Shanghai: Demonstrations against stringent Covid measures in China sprung up in several cities over the weekend as state censors were working Monday to extinguish signs of rare, social media-driven protests.
- The protests have been fuelled by frustration at the central government’s zero-Covid policy, which sees authorities impose snap lockdowns, lengthy quarantines and mass testing campaigns over just a handful of cases.
- A deadly fire on Thursday in Urumqi, the capital of northwest China’s Xinjiang region, has become a fresh catalyst for public anger, with many blaming Covid lockdowns for hampering rescue efforts. Authorities deny the claims.
- Hundreds of people massed outside Urumqi’s government offices after the deadly fire, chanting: “Lift lockdowns!”
- On Sunday night, at least 400 people gathered on the banks of a river in the capital Beijing for several hours, with some shouting: “We are all Xinjiang people! Go Chinese people!”
- In downtown Shanghai, China’s biggest metropolis, police clashed with groups of protesters, as officers tried to move people away from the site. Some of them were seen chanting “Xi Jinping, step down! CCP, step down!”
- Protests also occurred on Sunday in Wuhan, the central city where Covid-19 first emerged, while there were reports of demonstrations in Guangzhou, Chengdu and Hong Kong.
- Earlier on Sunday, around 200 to 300 students rallied at Beijing’s elite Tsinghua University to protest against lockdowns. Videos from campuses in Xi’an, Guangzhou and Wuhan showed similar protests.

**Data shown**
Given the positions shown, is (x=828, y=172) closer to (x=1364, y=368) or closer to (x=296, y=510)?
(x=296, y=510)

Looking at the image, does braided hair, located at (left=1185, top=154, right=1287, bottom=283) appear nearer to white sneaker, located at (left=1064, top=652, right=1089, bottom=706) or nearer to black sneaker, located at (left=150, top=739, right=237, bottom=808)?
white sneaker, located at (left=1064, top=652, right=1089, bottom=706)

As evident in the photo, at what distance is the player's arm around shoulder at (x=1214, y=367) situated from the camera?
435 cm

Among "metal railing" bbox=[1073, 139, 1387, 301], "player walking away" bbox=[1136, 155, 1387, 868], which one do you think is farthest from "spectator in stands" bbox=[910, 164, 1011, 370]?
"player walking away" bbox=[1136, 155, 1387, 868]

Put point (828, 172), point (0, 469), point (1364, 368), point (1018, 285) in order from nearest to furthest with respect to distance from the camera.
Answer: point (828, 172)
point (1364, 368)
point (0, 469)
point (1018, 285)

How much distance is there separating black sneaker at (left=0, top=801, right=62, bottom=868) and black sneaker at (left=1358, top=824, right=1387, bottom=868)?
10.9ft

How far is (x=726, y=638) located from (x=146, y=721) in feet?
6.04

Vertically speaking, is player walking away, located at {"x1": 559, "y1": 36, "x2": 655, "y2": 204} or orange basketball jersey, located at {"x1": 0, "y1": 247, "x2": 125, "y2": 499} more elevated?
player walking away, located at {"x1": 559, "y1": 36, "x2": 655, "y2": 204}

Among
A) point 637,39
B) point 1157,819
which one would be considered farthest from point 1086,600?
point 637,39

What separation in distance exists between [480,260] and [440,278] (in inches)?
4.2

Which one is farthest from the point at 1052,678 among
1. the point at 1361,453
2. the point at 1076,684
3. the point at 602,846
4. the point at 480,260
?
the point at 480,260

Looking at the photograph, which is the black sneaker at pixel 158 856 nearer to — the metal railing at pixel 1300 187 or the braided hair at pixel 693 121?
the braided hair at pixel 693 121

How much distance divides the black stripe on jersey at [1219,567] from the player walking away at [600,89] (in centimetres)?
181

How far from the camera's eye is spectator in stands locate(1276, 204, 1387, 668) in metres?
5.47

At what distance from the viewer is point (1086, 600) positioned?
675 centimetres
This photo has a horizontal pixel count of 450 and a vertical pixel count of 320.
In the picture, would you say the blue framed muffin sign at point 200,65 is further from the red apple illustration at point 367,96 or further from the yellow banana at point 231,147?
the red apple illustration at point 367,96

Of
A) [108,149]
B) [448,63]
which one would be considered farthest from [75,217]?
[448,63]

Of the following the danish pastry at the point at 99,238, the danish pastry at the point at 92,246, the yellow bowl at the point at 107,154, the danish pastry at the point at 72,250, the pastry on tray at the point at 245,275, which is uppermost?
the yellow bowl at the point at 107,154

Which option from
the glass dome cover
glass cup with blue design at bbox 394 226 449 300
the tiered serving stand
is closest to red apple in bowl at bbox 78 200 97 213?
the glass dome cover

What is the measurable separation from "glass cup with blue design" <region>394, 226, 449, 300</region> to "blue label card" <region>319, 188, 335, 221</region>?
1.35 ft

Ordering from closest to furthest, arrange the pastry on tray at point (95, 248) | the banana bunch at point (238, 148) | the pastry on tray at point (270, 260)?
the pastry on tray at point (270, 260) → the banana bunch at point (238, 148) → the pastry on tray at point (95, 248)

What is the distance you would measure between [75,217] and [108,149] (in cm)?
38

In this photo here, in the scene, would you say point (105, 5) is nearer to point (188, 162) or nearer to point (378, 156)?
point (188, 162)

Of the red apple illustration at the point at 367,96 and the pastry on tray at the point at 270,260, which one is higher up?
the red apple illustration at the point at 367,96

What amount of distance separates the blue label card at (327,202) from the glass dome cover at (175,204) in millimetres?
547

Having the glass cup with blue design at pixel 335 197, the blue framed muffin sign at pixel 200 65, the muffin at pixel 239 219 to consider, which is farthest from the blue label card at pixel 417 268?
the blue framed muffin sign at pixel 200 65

**What is needed**
Please condense the paragraph beginning "A deadly fire on Thursday in Urumqi" in the report on China's Covid protests above, keeping its main facts.

**Reply to the exercise**
Thursday's deadly fire in Urumqi, the capital of Xinjiang, has fueled new public anger, with many blaming Covid lockdowns for hampering rescue efforts, which authorities deny.